1. **Loading the Dataset**: The SMS Spam Collection dataset is loaded and cleaned. The labels (`spam` or `ham`) are mapped to binary values (1 for spam, 0 for ham).

2. **Text Vectorization**: The message content is transformed into numerical features using **TF-IDF vectorization**, which converts the raw text into a format that can be used by the machine learning model.

3. **Model Training**: A **Naive Bayes classifier** is trained using the vectorized text data. This model is known to perform well on text classification problems like spam detection.

4. **Prediction & Evaluation**: The trained model is evaluated on the test data, and metrics such as **accuracy** and **confusion matrix** are computed.
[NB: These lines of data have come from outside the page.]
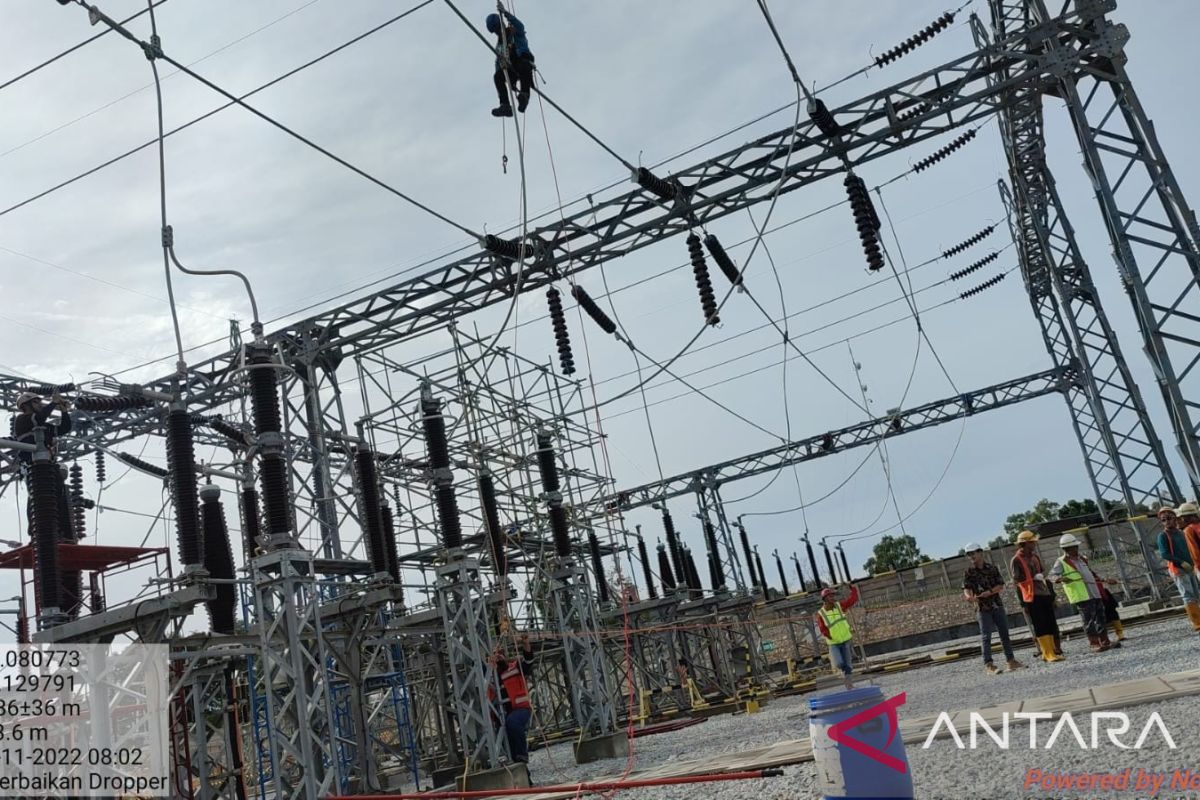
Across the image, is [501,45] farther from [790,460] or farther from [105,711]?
[790,460]

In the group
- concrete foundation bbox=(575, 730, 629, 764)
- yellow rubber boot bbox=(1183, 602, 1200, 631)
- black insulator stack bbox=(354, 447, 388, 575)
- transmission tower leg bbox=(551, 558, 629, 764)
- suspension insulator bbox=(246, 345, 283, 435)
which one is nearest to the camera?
suspension insulator bbox=(246, 345, 283, 435)

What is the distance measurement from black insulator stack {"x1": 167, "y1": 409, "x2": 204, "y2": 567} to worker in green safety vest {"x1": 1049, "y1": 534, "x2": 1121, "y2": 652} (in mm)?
10190

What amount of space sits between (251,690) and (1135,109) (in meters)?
13.7

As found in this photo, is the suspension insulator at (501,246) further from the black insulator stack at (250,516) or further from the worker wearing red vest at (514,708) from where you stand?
the worker wearing red vest at (514,708)

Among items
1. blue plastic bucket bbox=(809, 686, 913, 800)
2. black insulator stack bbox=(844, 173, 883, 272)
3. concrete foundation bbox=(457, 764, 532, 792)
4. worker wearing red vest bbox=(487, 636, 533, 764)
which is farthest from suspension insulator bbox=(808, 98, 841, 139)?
blue plastic bucket bbox=(809, 686, 913, 800)

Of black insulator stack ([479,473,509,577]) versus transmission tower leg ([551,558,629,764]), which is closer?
black insulator stack ([479,473,509,577])

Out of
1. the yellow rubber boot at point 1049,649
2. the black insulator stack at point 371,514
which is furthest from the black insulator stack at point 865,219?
the black insulator stack at point 371,514

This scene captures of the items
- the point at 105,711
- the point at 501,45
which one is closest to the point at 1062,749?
the point at 501,45

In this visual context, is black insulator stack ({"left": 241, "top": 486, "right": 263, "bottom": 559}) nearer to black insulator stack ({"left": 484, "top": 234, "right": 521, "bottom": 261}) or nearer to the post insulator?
black insulator stack ({"left": 484, "top": 234, "right": 521, "bottom": 261})

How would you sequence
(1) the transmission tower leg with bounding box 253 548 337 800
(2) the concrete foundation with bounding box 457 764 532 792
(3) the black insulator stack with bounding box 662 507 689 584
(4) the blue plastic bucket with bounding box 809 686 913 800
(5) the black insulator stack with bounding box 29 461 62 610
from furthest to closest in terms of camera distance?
(3) the black insulator stack with bounding box 662 507 689 584
(2) the concrete foundation with bounding box 457 764 532 792
(1) the transmission tower leg with bounding box 253 548 337 800
(5) the black insulator stack with bounding box 29 461 62 610
(4) the blue plastic bucket with bounding box 809 686 913 800

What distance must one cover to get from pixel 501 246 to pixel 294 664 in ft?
21.9

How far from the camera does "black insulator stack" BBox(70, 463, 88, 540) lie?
21.1 meters

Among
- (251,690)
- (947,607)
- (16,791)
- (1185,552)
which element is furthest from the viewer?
(947,607)

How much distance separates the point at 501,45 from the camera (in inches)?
336
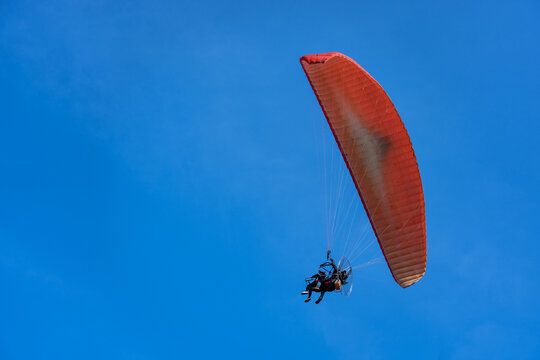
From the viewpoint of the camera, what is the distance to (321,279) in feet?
75.9

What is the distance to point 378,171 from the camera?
23719 millimetres

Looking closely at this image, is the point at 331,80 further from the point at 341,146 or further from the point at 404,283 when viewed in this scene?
the point at 404,283

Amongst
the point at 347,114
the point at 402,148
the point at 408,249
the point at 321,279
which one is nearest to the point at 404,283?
the point at 408,249

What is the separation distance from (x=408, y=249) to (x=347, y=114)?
17.1 ft

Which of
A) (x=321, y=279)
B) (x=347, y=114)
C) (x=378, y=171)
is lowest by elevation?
(x=321, y=279)

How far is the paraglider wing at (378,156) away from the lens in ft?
75.6

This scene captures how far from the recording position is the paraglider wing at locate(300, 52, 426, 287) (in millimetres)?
23031

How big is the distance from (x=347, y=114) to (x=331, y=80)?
134cm

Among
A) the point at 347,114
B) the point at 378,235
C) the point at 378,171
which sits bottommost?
the point at 378,235

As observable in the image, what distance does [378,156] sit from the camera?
926 inches

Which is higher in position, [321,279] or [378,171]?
[378,171]

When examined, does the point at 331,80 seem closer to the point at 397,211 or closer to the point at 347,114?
the point at 347,114

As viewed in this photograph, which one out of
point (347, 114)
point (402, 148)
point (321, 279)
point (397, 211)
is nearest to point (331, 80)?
point (347, 114)

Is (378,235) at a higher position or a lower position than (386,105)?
lower
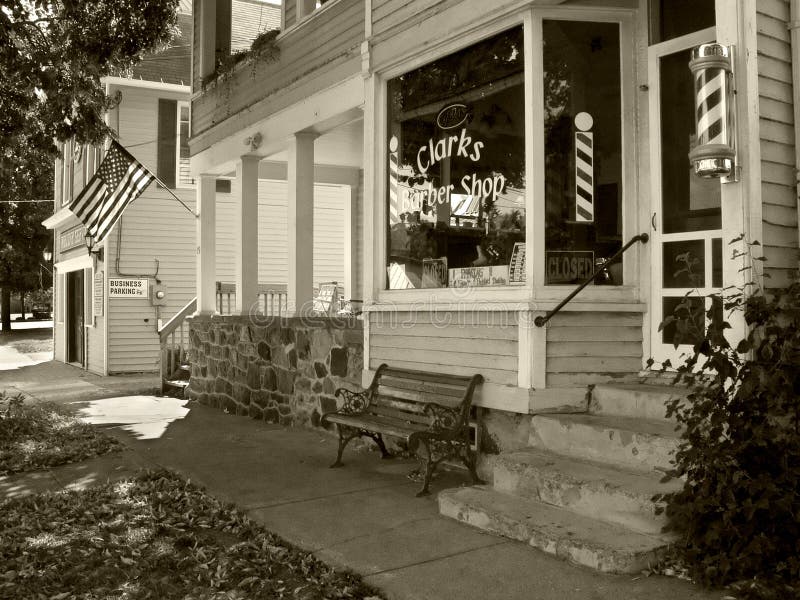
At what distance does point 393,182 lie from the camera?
6.73 meters

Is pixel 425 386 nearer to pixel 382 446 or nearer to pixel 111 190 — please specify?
pixel 382 446

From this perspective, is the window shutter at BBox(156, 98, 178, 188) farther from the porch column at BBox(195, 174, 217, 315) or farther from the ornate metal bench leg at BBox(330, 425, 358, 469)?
the ornate metal bench leg at BBox(330, 425, 358, 469)

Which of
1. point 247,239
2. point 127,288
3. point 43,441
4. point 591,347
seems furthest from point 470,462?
point 127,288

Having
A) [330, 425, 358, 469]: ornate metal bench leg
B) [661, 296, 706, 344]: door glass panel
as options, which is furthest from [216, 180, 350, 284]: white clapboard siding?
[661, 296, 706, 344]: door glass panel

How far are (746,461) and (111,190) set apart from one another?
401 inches

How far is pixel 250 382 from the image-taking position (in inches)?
376

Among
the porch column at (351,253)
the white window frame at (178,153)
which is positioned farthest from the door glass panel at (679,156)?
the white window frame at (178,153)

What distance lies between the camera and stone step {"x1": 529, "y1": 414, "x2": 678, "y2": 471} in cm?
434

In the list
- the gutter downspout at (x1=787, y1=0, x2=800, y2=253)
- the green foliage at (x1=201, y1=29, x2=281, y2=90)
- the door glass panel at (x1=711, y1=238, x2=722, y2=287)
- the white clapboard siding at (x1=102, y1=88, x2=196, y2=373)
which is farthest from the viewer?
the white clapboard siding at (x1=102, y1=88, x2=196, y2=373)

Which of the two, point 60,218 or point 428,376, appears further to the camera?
A: point 60,218

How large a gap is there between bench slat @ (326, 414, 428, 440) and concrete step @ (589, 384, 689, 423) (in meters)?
1.27

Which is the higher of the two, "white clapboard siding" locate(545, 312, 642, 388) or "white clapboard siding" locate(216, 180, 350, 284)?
"white clapboard siding" locate(216, 180, 350, 284)

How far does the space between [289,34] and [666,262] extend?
589 cm

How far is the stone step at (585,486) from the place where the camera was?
400 cm
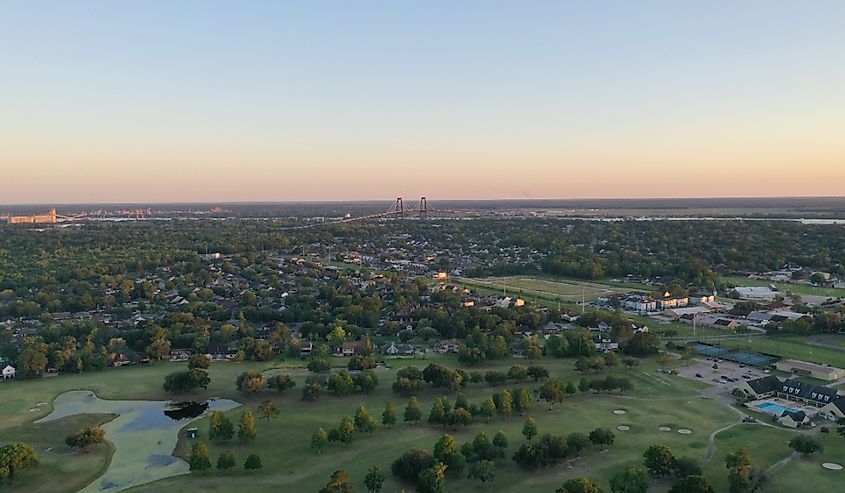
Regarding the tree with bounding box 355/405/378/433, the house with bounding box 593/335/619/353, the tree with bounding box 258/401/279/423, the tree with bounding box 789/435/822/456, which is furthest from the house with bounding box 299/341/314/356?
the tree with bounding box 789/435/822/456

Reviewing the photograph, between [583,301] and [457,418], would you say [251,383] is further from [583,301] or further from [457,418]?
[583,301]

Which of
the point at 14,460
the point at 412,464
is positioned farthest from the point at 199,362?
the point at 412,464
5. **Streamlit Application**: The model is deployed on a Streamlit web app where users can input a message and receive a real-time prediction (spam/ham).

## Example Output

When you input a message into the Streamlit app, it will classify it as **Spam** or **Ham** based on the trained model.

## Future Improvements

- Enhance the UI and add more interactivity to the web app.
- Implement additional machine learning models (e.g., SVM, deep learning models) for improved accuracy.
- Incorporate other datasets to improve the generalization of the classifier.
- Add NLP techniques for better preprocessing, such as lemmatization or stemming.